El factor "comida" constituía entonces uno de los principales gastos, para el que encontramos algunas alternativas, entre las que sin duda destacó el descubrimiento de una "casa de comidas", que así se llamaba entonces a los restaurantes de batalla, y que se convirtió en uno de nuestros centros de referencia gastronómica, con ventajas muy por encima de los actuales restaurantes con "menú del día".

Aquel lugar se llamaba "Casa de Comidas Pez" y estaba, como no podía ser de otra manera, en la calle del Pez, una de las más emblemáticas del centro madrileño ya por aquella época. Aquello era un delirio de actividad y ambiente... Basaban su modelo de negocio en ofrecer comida muy barata, con tan solo primero, segundo y postre... con agua del grifo en jarra para beber y, por supuesto, ni hablar del café, que eso significaba sobremesa, y la idea era que te levantaras enseguida para dejar sitio a otros comensales.

Por un muy módico precio de 275 pesetas de la época, podías tomar un estupendo primer plato basado en verduras o legumbres en una buena cantidad y cocinadas en una gran perola, a modo de rancho militar... un segundo plato sin estridencias, básicamente pollo, cerdo o pescado, siempre con un poco de lechuga o patatas fritas frías... y una pieza de fruta como postre, y ni hablar de un típico dulce al uso como flan o natillas...

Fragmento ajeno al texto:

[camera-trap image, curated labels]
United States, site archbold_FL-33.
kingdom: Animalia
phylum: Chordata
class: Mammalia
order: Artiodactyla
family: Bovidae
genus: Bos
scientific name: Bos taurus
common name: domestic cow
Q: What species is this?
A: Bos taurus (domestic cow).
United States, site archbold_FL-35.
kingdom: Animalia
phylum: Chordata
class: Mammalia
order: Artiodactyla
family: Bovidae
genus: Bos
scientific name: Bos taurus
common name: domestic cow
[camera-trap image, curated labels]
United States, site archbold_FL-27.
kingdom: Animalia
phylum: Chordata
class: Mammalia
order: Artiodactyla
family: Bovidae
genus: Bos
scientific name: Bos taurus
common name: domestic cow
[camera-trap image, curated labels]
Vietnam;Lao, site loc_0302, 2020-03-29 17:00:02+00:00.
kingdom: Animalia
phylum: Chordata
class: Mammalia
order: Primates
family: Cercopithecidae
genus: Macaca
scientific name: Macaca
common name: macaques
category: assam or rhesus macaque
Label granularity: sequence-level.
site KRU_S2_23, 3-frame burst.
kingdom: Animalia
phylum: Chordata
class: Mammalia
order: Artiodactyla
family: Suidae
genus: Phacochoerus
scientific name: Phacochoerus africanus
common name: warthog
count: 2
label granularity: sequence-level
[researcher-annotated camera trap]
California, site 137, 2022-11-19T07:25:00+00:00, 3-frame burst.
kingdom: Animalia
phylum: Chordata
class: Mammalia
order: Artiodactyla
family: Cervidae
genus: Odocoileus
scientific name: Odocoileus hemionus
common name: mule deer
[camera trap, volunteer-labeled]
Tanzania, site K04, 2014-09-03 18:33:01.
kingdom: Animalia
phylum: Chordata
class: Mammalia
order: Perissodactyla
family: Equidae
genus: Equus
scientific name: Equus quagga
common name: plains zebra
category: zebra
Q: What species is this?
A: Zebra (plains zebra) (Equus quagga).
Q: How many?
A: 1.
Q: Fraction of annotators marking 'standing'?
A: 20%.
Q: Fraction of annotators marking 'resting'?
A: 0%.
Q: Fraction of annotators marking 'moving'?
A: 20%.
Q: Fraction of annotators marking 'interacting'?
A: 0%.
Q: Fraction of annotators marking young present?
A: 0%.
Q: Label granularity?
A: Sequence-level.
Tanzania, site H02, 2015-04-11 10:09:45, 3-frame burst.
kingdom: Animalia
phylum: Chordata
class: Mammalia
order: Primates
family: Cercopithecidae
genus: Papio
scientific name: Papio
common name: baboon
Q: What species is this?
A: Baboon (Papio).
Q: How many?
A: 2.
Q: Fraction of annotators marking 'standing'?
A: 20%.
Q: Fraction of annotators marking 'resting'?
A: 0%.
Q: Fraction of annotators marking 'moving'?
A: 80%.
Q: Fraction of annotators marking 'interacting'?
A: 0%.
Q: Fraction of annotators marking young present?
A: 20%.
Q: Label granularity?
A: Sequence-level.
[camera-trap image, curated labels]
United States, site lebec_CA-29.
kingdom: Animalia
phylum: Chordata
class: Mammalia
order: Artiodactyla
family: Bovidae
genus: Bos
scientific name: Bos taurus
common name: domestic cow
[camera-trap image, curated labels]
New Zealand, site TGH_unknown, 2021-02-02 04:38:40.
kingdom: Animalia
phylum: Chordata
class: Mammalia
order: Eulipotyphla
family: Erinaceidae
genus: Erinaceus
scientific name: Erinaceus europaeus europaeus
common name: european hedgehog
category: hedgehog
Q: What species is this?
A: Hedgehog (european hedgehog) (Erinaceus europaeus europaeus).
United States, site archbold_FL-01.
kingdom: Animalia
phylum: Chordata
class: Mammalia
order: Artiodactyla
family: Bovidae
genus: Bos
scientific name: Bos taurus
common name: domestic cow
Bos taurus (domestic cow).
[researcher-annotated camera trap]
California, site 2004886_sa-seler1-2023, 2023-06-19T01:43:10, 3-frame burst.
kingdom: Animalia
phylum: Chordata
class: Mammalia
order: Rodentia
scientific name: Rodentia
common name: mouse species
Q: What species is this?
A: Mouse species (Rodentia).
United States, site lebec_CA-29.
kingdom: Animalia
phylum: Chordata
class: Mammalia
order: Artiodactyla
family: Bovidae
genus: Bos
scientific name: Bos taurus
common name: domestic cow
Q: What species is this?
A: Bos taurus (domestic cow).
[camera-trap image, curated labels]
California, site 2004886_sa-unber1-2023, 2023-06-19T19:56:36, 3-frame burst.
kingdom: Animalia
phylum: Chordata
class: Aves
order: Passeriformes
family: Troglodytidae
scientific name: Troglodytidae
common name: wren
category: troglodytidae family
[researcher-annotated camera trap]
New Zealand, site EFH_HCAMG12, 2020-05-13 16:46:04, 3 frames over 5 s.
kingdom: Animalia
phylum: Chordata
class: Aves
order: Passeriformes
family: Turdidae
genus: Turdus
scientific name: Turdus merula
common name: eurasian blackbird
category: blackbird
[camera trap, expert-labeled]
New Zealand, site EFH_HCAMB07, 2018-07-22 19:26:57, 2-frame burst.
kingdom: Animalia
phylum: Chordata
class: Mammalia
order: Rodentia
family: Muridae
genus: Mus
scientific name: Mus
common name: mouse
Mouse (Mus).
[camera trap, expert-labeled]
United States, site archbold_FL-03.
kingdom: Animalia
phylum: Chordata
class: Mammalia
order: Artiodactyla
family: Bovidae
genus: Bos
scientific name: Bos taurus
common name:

Pero si estrecho resultaba el menú, no lo era menos el entorno. Aquel local estaba conformado por grandes mesas rectangulares rodeadas de bancos sin respaldo si estos estaban contra la pared, y sillas de formas y materiales variados si se trataba del otro lado; por su puesto sin mantel, y con una característica hoy difícil de asimilar salvo en lugares postmodernos o comedores universitarios: allí, las mesas se compartían, o sea, que no ocupabas mesa, sino un puesto o lugar en la mesa.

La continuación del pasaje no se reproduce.